● Document extract:
##############################

In an unusual order, U.S. District Judge Aileen Cannon had asked prosecutors and defense lawyers to file proposed jury instructions for most of the charges even though it remains unclear when the case might reach trial. She asked the lawyers to respond to competing interpretations of the law that appeared to accept the Republican ex-president’s argument that he was entitled under a statute known as the Presidential Records Act to retain the sensitive documents he is now charged with possessing.

The order surprised legal experts and alarmed special counsel Jack Smith’s team, which said in a filing late Tuesday that that 1978 law — which requires presidents to return presidential records to the government upon leaving office but permits them to retain purely personal ones — has no relevance in a case concerning highly classified documents.

##############################

● What you will do:
Please reproduce everything from "The order surprised" down to "highly classified documents." in the passage above about Judge Cannon's jury-instruction order, word for word.

##############################

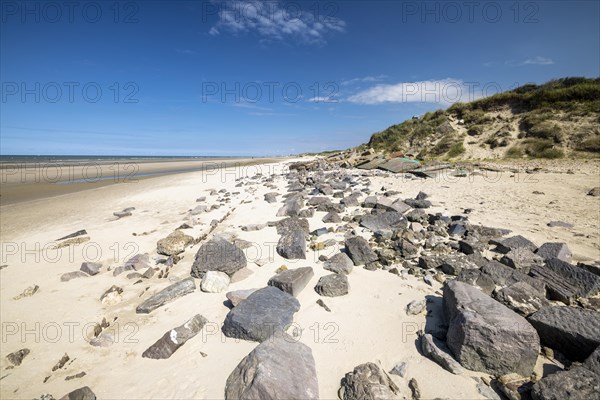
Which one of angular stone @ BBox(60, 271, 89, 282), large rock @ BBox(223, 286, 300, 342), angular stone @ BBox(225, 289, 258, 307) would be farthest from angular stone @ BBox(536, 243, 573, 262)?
angular stone @ BBox(60, 271, 89, 282)

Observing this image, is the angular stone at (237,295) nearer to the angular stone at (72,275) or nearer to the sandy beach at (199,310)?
the sandy beach at (199,310)

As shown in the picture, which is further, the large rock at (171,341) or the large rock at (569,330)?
the large rock at (171,341)

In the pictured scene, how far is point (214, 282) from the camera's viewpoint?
3.92m

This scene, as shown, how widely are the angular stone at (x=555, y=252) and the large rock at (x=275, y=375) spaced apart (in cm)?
419

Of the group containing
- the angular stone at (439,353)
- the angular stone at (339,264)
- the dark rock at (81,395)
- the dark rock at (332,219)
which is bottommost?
the dark rock at (81,395)

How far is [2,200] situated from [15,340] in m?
16.3

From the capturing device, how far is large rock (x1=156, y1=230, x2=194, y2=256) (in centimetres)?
529

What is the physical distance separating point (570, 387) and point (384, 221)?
4.18 m

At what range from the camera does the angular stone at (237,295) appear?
3405mm

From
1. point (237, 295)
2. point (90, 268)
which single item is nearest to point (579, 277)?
point (237, 295)

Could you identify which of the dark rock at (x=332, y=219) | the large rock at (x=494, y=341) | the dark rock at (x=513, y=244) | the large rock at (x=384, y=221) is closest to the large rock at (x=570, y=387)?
the large rock at (x=494, y=341)

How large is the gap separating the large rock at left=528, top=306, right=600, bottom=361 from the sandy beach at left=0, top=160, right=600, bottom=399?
0.88 ft

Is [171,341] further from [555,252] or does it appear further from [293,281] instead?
[555,252]

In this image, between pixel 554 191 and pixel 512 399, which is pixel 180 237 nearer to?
pixel 512 399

##############################

● Response area:
The order surprised legal experts and alarmed special counsel Jack Smith’s team, which said in a filing late Tuesday that that 1978 law — which requires presidents to return presidential records to the government upon leaving office but permits them to retain purely personal ones — has no relevance in a case concerning highly classified documents.